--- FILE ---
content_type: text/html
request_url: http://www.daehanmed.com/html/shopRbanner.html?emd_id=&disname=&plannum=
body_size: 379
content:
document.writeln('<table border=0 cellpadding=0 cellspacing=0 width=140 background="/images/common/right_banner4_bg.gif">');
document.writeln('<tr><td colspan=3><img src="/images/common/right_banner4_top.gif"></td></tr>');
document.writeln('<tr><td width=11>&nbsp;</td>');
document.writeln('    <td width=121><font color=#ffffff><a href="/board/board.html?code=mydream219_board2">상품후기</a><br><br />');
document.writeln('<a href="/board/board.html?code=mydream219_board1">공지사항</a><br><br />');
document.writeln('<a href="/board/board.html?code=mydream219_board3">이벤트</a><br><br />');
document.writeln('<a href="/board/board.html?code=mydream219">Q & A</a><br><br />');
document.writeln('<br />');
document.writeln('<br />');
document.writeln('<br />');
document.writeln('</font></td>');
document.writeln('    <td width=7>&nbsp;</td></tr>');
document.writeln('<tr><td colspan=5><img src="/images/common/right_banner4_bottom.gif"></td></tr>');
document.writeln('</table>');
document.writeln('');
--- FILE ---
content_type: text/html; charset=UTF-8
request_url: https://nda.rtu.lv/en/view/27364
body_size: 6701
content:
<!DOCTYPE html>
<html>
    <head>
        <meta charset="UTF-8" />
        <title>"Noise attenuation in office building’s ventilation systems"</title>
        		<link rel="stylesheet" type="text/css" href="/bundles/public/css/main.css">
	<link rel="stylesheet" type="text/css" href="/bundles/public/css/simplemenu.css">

• Your instructions
All lines above in which the word "code" occurs should be identified and copied.

• Result for this exercise
document.writeln('    <td width=121><font color=#ffffff><a href="/board/board.html?code=mydream219_board2">상품후기</a><br><br />');
document.writeln('<a href="/board/board.html?code=mydream219_board1">공지사항</a><br><br />');
document.writeln('<a href="/board/board.html?code=mydream219_board3">이벤트</a><br><br />');
document.writeln('<a href="/board/board.html?code=mydream219">Q & A</a><br><br />');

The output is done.